Dans la seconde moitié des années 1990, on estime qu’entre 270 000 et 350 000 femmes, ainsi que 25 000 hommes, ont été stérilisés dans le cadre d’un programme de contrôle de la natalité censé promouvoir la « contraception chirurgicale volontaire » et dont le but officiel était de réduire la pauvreté et de favoriser la croissance économique.
En deux ans, de 1996 à 1998, les spécialistes considèrent qu’au moins 180 000 personnes ont été opérées sous la contrainte, dont, pour la plupart, des femmes pauvres de langue quechua ou originaires d’Amazonie. Une politique « raciste et discriminatoire », a affirmé le procureur lors des audiences préliminaires.
« Festivals » de la ligature des trompes
De nombreuses femmes ont été capturées de force, violentées, soumises à des menaces et au chantage. Différents rapports établis ces dernières années – enquête préliminaire du parquet, travaux universitaires, d’associations, de parlementaires – font notamment état de l’existence de « festivals » de la ligature des trompes dans les villes et villages des Andes, au cours desquels des équipes médicales encourageaient les opérations, sans toujours en expliquer les conséquences, et offraient en échange de la nourriture ou d’autres avantages.
Des femmes, souvent analphabètes, signaient des documents qu’elles ne comprenaient pas, ignorant le caractère irréversible de telles opérations. Celles qui refusaient étaient menacées d’être livrées à la police ou de perdre les aides sociales. Les opérations, qui plus est, se déroulaient dans des conditions sanitaires déplorables, sans aucun suivi postopératoire.

Travail demandé: Recopiez fidèlement le passage de l'extrait sur les stérilisations forcées, en commençant à « Dans la seconde » et en terminant à « la croissance économique. ». Les données ci-dessous proviennent d'une autre source.

Données fournies:
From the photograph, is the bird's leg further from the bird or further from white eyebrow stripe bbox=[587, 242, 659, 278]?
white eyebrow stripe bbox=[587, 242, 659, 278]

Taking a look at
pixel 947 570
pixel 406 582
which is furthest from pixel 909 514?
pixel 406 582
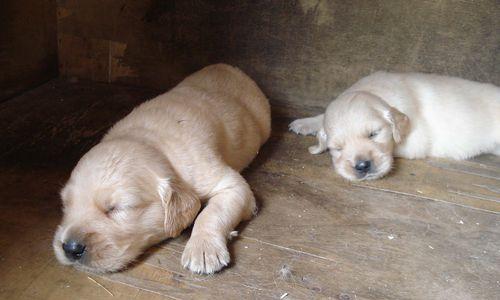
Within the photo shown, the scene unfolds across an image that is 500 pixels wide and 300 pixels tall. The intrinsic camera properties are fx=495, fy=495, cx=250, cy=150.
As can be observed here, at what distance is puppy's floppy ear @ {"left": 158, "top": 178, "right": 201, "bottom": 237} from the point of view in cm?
231

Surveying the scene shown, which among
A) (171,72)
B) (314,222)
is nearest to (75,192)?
(314,222)

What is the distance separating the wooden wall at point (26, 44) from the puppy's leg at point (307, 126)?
218cm

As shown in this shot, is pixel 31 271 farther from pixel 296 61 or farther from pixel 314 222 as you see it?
pixel 296 61

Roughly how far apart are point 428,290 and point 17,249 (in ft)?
6.34

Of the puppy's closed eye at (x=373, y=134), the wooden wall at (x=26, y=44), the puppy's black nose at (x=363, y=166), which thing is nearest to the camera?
the puppy's black nose at (x=363, y=166)

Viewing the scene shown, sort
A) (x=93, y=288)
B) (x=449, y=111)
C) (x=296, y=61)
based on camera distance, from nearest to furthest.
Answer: (x=93, y=288) → (x=449, y=111) → (x=296, y=61)

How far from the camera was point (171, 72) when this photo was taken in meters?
4.37

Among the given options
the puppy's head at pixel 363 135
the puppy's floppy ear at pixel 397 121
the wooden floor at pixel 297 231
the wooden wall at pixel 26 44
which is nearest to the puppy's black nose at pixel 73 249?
the wooden floor at pixel 297 231

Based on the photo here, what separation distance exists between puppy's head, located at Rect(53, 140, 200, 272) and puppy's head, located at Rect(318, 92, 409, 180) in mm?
1263

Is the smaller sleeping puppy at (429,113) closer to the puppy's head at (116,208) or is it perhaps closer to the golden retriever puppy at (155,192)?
the golden retriever puppy at (155,192)

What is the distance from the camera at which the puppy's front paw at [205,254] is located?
7.38 ft

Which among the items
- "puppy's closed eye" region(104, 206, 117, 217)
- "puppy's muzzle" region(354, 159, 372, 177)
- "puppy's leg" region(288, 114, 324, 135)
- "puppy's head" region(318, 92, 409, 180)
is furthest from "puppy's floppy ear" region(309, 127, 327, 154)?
"puppy's closed eye" region(104, 206, 117, 217)

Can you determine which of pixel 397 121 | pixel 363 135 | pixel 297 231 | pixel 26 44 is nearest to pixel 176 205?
pixel 297 231

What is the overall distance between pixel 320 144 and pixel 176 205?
1.49 m
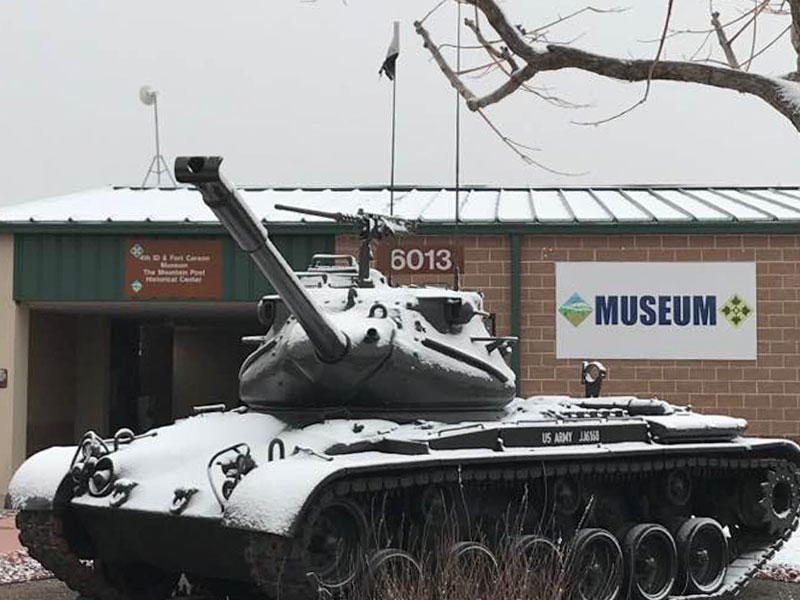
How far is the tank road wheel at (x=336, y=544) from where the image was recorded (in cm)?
716

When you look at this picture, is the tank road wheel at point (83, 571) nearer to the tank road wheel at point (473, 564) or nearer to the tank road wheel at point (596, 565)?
the tank road wheel at point (473, 564)

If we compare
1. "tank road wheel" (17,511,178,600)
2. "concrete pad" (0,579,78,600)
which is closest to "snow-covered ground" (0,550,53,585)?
"concrete pad" (0,579,78,600)

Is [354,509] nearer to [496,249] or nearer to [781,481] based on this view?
[781,481]

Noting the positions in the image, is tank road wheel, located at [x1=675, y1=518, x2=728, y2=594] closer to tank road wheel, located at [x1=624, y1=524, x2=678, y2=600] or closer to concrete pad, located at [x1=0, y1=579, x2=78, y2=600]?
tank road wheel, located at [x1=624, y1=524, x2=678, y2=600]

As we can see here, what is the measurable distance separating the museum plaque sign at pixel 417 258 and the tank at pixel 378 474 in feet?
12.4

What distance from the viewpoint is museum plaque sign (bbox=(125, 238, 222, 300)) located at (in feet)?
50.0

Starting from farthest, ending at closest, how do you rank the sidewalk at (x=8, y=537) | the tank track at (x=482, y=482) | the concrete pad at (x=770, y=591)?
the sidewalk at (x=8, y=537) < the concrete pad at (x=770, y=591) < the tank track at (x=482, y=482)

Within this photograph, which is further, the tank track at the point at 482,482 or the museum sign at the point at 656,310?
the museum sign at the point at 656,310

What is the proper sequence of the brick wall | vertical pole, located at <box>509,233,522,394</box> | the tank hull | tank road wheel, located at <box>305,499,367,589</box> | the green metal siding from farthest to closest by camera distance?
the green metal siding, vertical pole, located at <box>509,233,522,394</box>, the brick wall, tank road wheel, located at <box>305,499,367,589</box>, the tank hull

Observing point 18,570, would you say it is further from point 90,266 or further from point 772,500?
point 772,500

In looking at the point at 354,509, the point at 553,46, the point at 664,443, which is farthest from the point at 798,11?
the point at 354,509

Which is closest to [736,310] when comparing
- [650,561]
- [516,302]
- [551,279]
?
[551,279]

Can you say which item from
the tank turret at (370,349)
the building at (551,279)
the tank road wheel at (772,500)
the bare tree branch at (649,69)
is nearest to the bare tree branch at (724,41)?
the bare tree branch at (649,69)

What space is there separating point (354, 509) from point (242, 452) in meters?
0.93
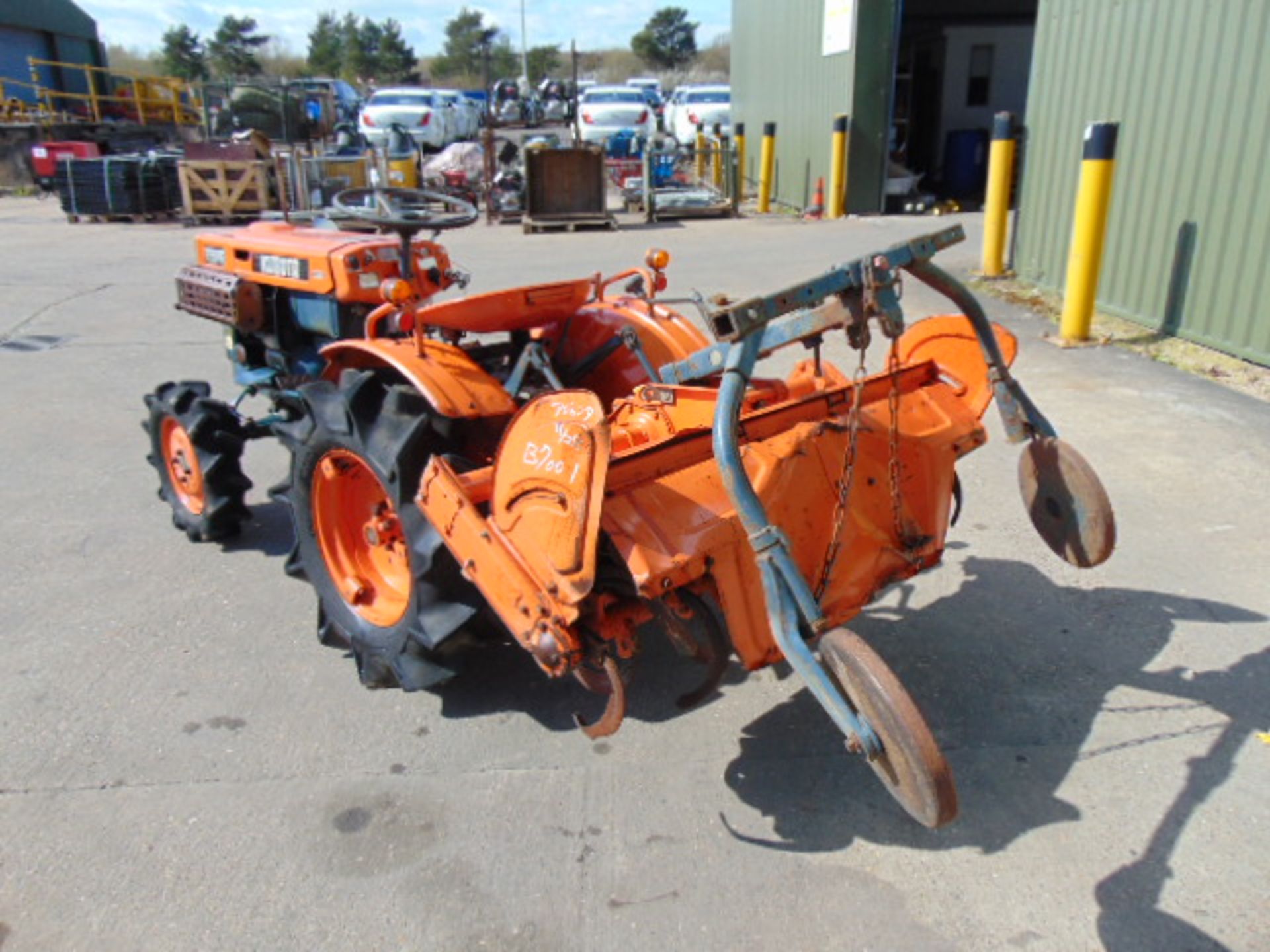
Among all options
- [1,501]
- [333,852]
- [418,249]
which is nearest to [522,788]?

Réponse:
Dans la seconde moitié des années 1990, on estime qu’entre 270 000 et 350 000 femmes, ainsi que 25 000 hommes, ont été stérilisés dans le cadre d’un programme de contrôle de la natalité censé promouvoir la « contraception chirurgicale volontaire » et dont le but officiel était de réduire la pauvreté et de favoriser la croissance économique.